§ Assignment:
Identify the line that contains "A: Wildebeestblue (blue" in the material. Output it and every line after it, unchanged, through the end.
[Opening Dataset excerpts section]
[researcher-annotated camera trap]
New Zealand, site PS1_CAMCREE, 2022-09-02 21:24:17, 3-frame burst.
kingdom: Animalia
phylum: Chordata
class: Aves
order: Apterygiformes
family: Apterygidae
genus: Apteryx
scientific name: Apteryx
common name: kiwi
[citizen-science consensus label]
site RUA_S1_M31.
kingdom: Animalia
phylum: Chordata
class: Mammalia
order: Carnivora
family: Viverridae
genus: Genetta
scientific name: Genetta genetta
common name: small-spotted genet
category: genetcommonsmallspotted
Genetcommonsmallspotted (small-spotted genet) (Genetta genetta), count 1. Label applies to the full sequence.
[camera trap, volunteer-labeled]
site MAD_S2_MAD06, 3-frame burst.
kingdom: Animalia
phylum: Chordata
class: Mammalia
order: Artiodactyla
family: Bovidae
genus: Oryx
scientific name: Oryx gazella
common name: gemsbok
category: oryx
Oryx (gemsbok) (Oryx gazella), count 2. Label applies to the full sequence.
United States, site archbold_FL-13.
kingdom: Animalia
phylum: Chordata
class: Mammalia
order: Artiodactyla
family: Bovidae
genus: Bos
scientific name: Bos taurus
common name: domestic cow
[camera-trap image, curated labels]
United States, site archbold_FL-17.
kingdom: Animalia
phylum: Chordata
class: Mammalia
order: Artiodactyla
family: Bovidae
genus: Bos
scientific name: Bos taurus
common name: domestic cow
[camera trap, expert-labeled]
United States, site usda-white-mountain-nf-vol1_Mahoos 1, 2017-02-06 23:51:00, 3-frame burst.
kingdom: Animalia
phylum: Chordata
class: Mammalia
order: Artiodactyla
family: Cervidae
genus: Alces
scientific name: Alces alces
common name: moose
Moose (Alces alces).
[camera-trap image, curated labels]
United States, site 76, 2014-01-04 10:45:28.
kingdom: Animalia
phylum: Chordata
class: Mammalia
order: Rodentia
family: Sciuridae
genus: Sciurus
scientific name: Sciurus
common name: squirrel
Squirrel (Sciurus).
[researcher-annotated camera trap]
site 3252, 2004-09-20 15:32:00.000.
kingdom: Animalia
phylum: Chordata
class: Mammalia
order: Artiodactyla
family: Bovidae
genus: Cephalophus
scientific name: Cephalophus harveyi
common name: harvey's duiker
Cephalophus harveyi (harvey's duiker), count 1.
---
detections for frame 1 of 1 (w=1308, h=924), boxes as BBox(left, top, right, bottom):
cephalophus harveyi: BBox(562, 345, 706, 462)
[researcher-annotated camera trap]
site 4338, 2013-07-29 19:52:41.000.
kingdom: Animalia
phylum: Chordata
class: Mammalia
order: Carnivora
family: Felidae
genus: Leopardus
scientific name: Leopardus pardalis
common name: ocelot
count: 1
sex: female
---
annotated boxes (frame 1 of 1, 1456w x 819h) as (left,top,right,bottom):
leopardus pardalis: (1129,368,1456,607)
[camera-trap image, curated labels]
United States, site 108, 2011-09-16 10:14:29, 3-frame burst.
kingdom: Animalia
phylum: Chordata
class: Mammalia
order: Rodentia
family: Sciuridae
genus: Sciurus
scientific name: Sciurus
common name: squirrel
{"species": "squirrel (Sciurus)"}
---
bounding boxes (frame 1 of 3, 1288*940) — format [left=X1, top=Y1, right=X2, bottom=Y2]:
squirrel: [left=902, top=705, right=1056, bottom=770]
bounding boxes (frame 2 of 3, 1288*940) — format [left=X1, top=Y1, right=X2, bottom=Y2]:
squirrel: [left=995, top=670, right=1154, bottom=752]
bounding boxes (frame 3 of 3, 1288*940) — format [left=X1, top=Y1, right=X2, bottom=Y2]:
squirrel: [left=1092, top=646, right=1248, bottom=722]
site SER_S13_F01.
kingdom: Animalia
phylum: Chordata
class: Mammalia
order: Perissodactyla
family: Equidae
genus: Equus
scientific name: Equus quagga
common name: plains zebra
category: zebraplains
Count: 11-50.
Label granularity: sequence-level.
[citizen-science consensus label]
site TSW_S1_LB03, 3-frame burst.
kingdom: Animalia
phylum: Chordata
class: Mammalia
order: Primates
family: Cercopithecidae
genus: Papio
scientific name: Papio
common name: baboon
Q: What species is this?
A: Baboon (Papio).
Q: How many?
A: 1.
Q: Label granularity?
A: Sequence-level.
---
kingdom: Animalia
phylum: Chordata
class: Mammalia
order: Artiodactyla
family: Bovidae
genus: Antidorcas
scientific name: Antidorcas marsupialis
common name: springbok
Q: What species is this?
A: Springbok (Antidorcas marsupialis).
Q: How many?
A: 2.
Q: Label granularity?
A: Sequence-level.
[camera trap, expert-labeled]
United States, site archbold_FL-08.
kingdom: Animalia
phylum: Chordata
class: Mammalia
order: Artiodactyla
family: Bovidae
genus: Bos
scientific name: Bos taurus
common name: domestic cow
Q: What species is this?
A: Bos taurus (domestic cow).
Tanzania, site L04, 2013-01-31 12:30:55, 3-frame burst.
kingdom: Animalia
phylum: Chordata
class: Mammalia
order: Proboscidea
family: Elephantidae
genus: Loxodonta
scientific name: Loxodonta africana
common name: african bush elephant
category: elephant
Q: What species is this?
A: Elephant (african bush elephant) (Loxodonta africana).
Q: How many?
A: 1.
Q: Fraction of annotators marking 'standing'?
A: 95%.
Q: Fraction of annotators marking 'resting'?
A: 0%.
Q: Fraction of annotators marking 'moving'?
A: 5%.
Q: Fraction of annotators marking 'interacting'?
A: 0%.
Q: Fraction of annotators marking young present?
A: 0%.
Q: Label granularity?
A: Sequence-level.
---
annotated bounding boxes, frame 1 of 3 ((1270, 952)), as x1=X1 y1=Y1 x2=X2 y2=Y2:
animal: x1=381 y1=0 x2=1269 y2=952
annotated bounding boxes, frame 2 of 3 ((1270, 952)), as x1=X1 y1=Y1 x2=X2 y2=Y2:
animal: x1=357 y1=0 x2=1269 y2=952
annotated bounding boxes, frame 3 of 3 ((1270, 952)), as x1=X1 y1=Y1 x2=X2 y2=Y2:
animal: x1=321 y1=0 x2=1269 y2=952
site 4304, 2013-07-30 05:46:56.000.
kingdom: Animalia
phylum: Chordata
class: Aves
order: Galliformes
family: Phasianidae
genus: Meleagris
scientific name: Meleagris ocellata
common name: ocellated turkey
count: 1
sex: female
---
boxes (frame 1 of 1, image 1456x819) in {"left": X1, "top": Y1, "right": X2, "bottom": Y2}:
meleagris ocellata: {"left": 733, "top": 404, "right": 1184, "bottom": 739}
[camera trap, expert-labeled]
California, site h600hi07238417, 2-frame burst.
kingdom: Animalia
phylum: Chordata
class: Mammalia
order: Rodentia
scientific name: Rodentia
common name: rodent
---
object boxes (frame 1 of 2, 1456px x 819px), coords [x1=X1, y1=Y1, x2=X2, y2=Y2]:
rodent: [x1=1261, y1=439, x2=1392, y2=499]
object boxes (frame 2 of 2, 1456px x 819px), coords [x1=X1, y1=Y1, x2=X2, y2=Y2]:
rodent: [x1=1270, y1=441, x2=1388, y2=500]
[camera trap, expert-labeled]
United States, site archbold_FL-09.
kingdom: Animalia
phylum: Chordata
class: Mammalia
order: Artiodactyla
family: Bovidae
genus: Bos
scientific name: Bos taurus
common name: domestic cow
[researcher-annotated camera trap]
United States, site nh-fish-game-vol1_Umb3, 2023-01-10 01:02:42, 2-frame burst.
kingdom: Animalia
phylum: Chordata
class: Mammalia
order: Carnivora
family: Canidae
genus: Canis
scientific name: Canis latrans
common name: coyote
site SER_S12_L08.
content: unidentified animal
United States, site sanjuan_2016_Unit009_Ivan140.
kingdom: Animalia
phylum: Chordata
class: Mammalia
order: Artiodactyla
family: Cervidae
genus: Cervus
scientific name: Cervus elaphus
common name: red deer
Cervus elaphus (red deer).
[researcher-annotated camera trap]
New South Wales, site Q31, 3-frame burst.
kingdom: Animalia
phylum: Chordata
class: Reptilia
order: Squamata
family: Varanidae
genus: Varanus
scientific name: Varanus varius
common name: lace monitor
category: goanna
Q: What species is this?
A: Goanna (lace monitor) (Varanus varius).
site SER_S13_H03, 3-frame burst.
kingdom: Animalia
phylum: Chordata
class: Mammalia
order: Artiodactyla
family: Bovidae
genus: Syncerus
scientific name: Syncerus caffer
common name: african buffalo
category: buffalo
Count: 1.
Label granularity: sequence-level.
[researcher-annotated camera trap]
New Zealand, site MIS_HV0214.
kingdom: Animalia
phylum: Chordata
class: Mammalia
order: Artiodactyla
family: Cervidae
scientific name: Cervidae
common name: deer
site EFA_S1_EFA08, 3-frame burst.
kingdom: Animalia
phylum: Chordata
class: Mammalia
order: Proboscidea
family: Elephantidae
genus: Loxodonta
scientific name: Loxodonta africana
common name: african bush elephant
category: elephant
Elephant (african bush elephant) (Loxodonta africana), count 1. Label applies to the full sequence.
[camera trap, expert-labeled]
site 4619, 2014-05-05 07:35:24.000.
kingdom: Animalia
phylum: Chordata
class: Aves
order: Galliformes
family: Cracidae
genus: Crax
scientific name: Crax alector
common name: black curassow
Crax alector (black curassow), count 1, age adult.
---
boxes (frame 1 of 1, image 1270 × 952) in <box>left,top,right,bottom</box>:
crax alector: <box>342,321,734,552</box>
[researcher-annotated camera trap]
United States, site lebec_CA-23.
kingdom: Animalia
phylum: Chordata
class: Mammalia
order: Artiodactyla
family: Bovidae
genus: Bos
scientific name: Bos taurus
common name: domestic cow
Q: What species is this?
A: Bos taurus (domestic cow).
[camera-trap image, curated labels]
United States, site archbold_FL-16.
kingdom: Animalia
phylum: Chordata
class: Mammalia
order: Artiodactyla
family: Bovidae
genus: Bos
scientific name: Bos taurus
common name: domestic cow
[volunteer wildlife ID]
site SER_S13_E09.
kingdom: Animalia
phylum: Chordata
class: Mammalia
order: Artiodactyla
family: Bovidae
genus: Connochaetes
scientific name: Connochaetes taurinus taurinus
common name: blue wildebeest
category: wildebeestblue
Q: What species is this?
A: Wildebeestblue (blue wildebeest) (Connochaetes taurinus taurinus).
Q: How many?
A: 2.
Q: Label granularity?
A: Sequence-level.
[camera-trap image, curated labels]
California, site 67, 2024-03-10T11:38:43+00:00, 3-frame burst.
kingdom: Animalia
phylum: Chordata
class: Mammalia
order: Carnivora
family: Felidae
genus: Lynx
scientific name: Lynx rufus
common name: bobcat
[Closing Dataset excerpts section]
§ Exercise answer:
A: Wildebeestblue (blue wildebeest) (Connochaetes taurinus taurinus).
Q: How many?
A: 2.
Q: Label granularity?
A: Sequence-level.
[camera-trap image, curated labels]
California, site 67, 2024-03-10T11:38:43+00:00, 3-frame burst.
kingdom: Animalia
phylum: Chordata
class: Mammalia
order: Carnivora
family: Felidae
genus: Lynx
scientific name: Lynx rufus
common name: bobcat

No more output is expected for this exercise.